Early versus Late Initiation of Nutrition

While studies suggest that the timing of nutritional support significantly affects outcomes in adults with TBI, there is limited evidence demonstrating the same impact in critically ill children with severe TBI.[36] The BTF guidelines suggest the commencement of enteral nutrition (EN) delivery within 72 hours of the injury.[21] The ASPEN, ESPEN, and SCCM propose that nutrition support through EN should commence within the initial 24 to 48 hours after admission in patients with PTBI.[12] [13] Based on these findings, the BTF recommends beginning basal caloric replacement within 5 days of the injury, but no later than day 7.[21] Although the study used for synthesis of the evidence in the BTF guidelines demonstrated meaningful outcomes, it was not known if the early nutrition or the lower severity of the injury, which allowed early EN, was the main contributor.[20] [37] [38]
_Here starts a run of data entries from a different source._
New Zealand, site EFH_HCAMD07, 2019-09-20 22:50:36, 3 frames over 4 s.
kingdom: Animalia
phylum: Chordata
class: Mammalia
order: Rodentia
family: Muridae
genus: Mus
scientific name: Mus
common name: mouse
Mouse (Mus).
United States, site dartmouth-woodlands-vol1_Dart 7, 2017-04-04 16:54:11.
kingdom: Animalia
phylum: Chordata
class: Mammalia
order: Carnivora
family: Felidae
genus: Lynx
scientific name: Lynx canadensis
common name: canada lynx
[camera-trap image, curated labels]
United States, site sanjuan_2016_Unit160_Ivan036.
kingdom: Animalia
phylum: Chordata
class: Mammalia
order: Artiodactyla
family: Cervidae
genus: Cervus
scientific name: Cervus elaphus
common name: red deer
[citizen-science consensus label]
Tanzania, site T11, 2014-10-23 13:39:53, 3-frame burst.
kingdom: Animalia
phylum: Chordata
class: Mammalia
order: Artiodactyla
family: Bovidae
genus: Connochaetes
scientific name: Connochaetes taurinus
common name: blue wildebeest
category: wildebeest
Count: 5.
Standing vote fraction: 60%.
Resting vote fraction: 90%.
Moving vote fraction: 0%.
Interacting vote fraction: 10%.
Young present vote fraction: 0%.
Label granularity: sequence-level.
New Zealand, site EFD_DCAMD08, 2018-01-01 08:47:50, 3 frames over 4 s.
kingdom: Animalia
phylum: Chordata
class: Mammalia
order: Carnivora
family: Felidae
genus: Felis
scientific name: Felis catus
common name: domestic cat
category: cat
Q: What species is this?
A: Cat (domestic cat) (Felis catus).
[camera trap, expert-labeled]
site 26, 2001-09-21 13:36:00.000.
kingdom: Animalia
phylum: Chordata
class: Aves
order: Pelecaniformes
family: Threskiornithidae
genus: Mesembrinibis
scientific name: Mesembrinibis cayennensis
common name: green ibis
A study found significantly higher mortality in PTBI patients not fed within 5 to 7 days post-injury.[20] Every 10 kcal/kg decrease in caloric intake over the first 5 days increased mortality rates by 30 to 40%.[2] [39] Early EN is associated with a favorable outcome in PTBI.[37] [38] A Cochrane review in pediatric critically ill children found that early feeding in PTBI decreases the risk of infections and translates into better outcomes.[40] It has also been shown that in adults early EN within 72 hours after TBI positively influences the hormonal profile.[41]


Routes and Types of Nutrition

Nutritional delivery mode is dependent on the medical conditions, severity of the injury, and required length of nutritional support.[39] If airway protective reflexes and sensorium are intact, the treating team may start oral feeding. Mechanical feeding may be required for PTBI patients with difficulty swallowing and with altered levels of consciousness.[42]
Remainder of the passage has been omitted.